● **REQUIRED TASK**: Copy the material from the line containing "Focusing on this" through the line containing "A: the boy's face at pixel 71 31", swapping "grass field" for "soccer field" and changing nothing else.

● **DATA PROVIDED**:
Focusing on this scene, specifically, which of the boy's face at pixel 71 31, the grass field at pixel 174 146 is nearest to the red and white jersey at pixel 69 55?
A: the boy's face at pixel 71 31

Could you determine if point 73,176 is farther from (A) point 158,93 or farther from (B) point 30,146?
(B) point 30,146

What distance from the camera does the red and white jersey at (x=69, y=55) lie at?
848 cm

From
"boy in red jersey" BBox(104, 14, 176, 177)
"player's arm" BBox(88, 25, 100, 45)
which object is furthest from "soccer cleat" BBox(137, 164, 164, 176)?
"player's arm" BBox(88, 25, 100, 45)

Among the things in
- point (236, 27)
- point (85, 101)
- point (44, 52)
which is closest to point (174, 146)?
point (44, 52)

--

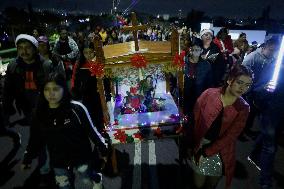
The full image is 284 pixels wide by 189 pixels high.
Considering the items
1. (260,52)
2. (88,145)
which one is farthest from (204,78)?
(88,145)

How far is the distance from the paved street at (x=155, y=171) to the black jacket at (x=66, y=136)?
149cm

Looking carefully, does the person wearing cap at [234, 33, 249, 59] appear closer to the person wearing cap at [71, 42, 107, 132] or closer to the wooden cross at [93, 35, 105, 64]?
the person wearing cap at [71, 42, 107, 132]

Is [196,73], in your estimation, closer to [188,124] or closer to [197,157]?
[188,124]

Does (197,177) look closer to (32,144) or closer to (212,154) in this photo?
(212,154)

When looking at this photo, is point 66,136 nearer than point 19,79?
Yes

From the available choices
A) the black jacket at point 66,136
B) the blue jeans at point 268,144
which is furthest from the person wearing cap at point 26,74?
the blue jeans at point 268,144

● **COMPLETE RESPONSE**:
Focusing on this scene, specifically, which of the boy's face at pixel 71 31, the soccer field at pixel 174 146 is nearest to the red and white jersey at pixel 69 55?
A: the boy's face at pixel 71 31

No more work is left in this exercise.